### EXERCISE DESCRIPTION
The exercise asks you to copy every line below in which "should" appears.

### DATA EXTRACT
------------------------------------------------

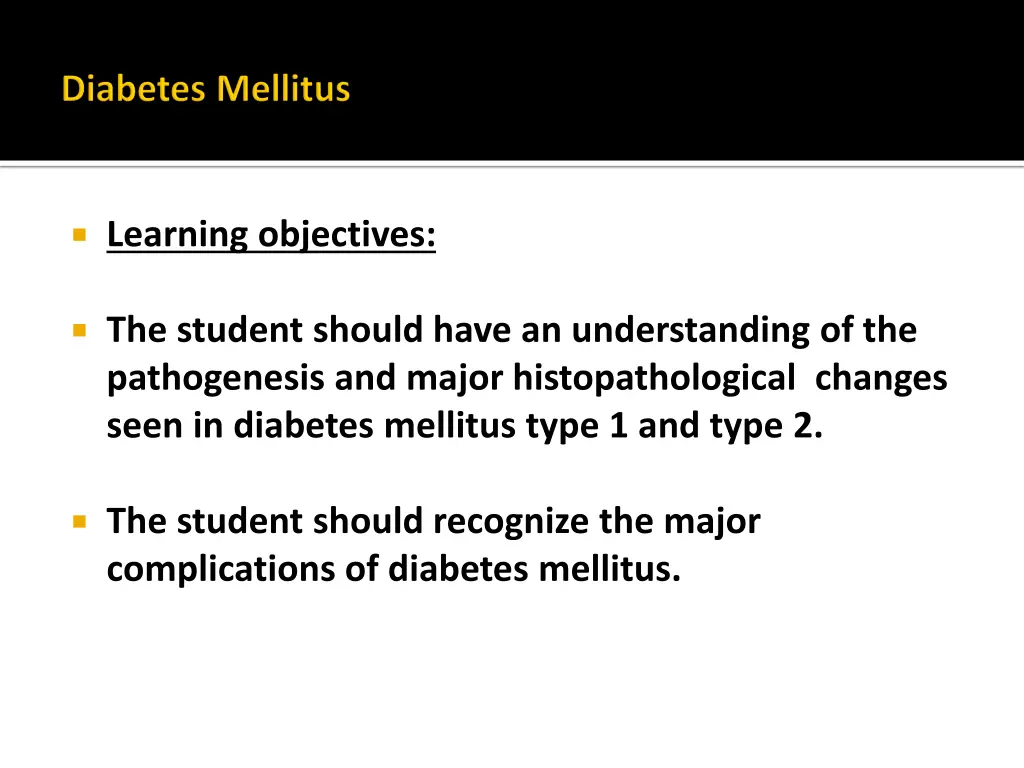 Diabetes Mellitus

Learning objectives:

The student should have an understanding of the pathogenesis and major histopathological changes seen in diabetes mellitus type 1 and type 2.

The student should recognize the major complications of diabetes mellitus.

------------------------------------------------

### SOLUTION TO THIS TASK
The student should have an understanding of the pathogenesis and major histopathological changes seen in diabetes mellitus type 1 and type 2.
The student should recognize the major complications of diabetes mellitus.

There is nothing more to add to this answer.